Friday, April 3, 2009

Mr. Holder and the Ted Stevens Case--Editorial

Source: The New York Times, nytimes.com
April 3, 2009


For eight years the Bush Justice Department cynically put politics and ideology above the law. So it is gratifying to see how Attorney General Eric Holder is handling the case against Ted Stevens, the former Alaska senator who was convicted last year on seven felony counts of ethics violations.

Mr. Holder announced this week that he would ask a judge to drop all charges against Mr. Stevens, a Republican, because of prosecutorial misconduct. Mr. Holder should ensure that the Justice Department gets to the bottom of what went wrong and subject other cases that have raised red flags to similar scrutiny.

Mr. Stevens was convicted of making false statements on Senate disclosure forms to hide an estimated $250,000 in home renovations and gifts, many from Bill Allen, an old friend with close ties to his state’s oil industry. The Justice Department says that prosecutors failed to turn over to the defense notes from an interview with Mr. Allen, a prime witness in the case, which conflicted with parts of his trial testimony.

Prosecutors are legally required to turn over evidence in their possession that would help a defendant prove his innocence. This revelation is only the latest in a series of instances in which Mr. Stevens’s prosecutors appear to have acted wrongly.

The prosecutors’ bad acts do not necessarily mean that Mr. Stevens was innocent of misusing his office. But in light of the prosecutorial wrongdoing, and the fact that Mr. Stevens lost his Senate seat last November, Mr. Holder was right not to choose to retry the case.

Mr. Holder, whose department is continuing to investigate the Stevens prosecution, now needs to determine whether the prosecutors’ conduct was so egregious that they should face their own ethics charges.

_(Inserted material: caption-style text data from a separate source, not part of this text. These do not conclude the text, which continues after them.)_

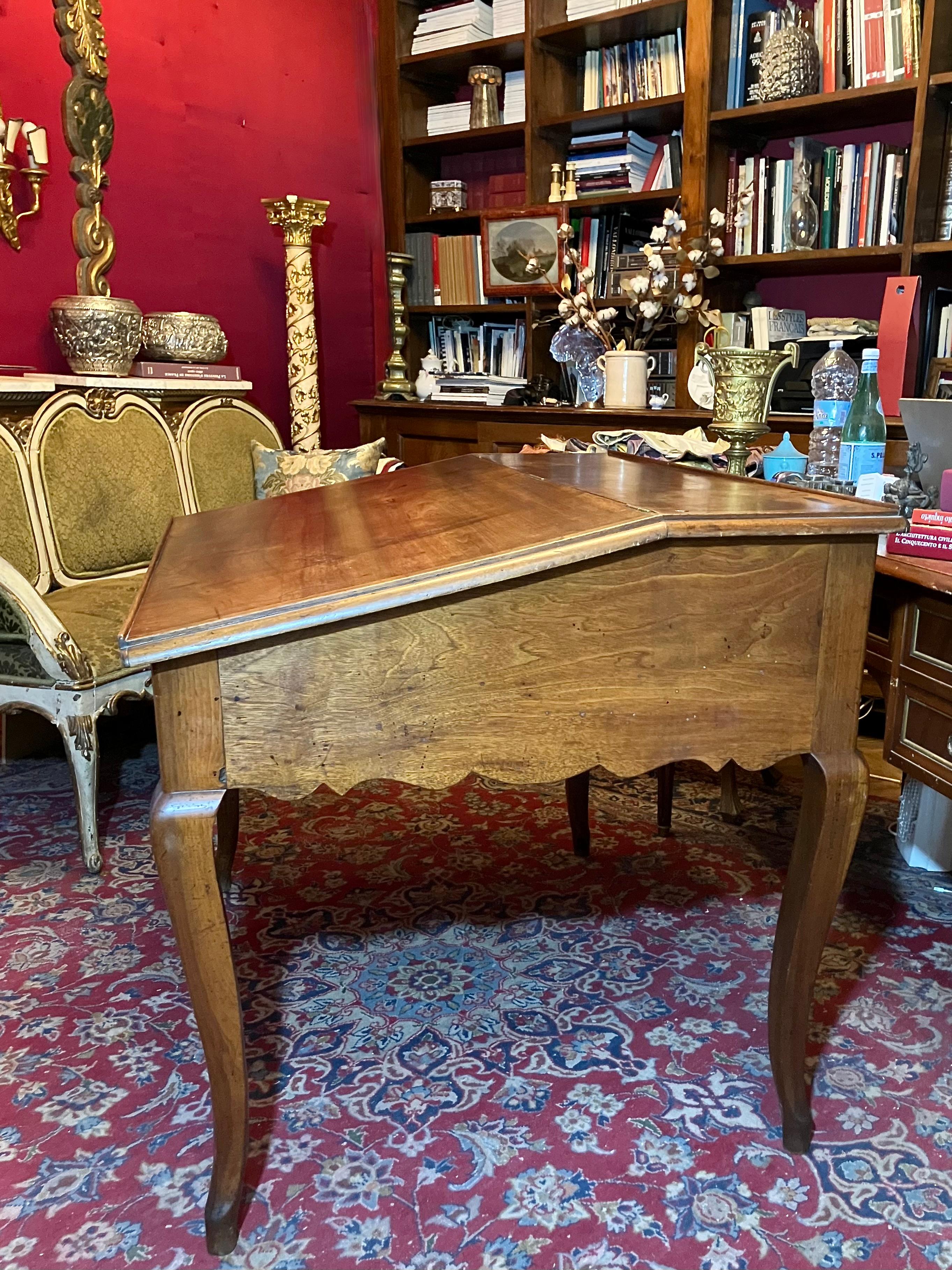 Stile provenzale Antique French Writing Desk, 1800 Rovere massiccio con gambe a cabriole Patina elegante in vendita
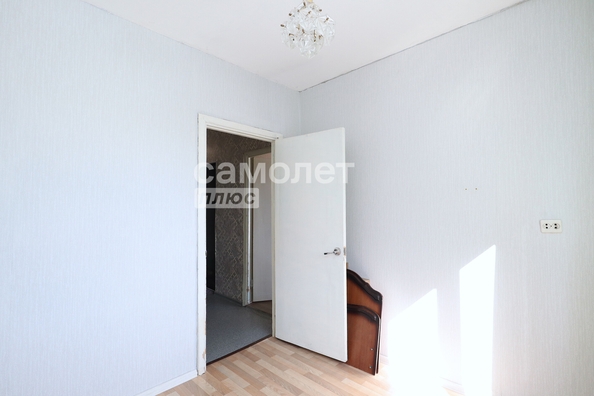 
   Продам 3-комнатную, 64 м², Строителей б-р, 52А

. Фото 24.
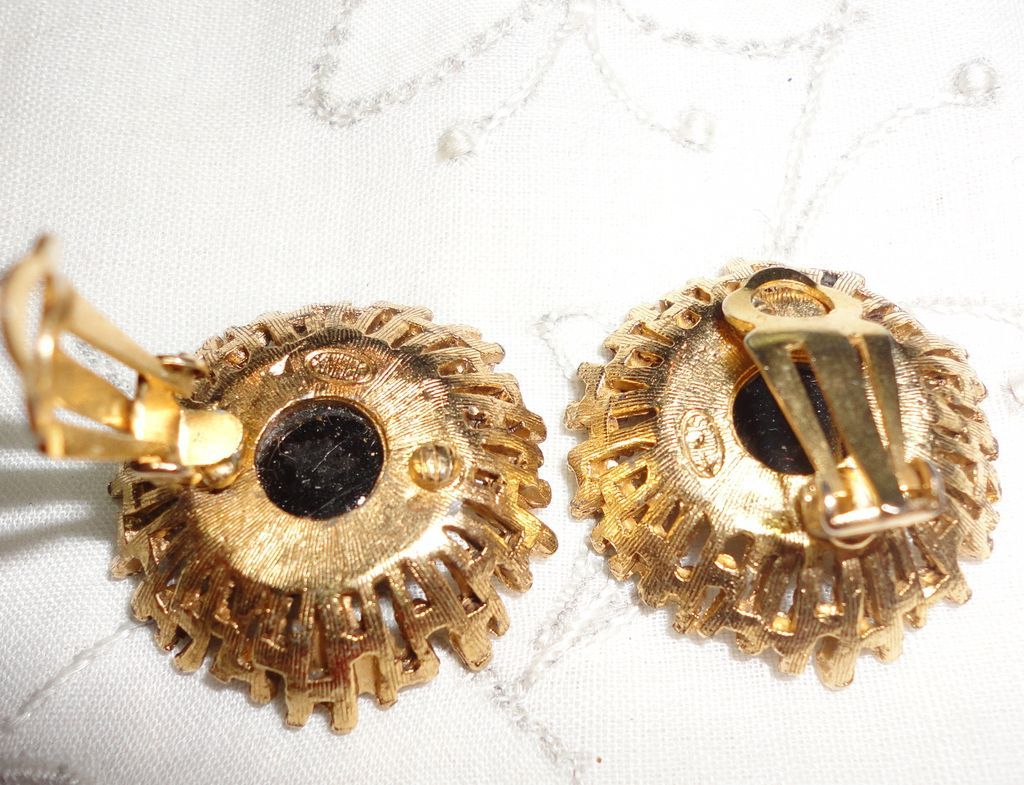 Vintage Sphinx Black Glass Textured Gold Tone Earrings Vintage Sphinx Black Glass Textured Gold Tone Earrings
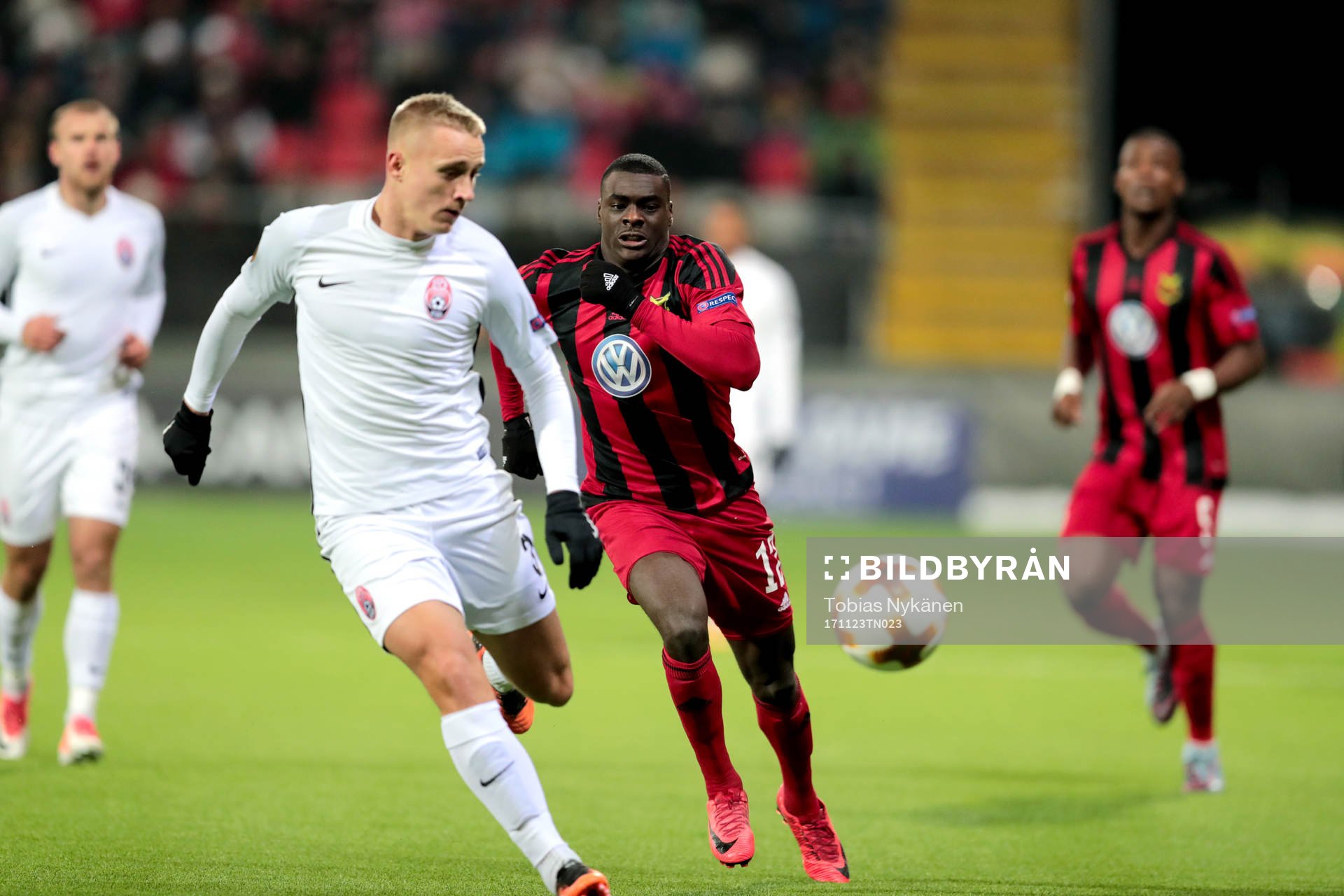 Zorja Luhansks Oleksandr Svatok och Östersunds Ken Sema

He should not stop with this case. Don Siegelman, the former governor of Alabama, and Paul Minor, a prominent Mississippi trial lawyer, have charged that Justice Department prosecutors engaged in unethical behavior in cases that led to their convictions. Both men claim that they were singled out for prosecution because of their affiliation with the Democratic Party.

Given the flagrant partisanship of the Bush Justice Department, it is especially reassuring to see Mr. Holder ignore party lines to do the right thing by Mr. Stevens. It has been far too long since the attorney general seemed interested in enforcing ethics and nonpartisanship in a department that has been shockingly lacking in both.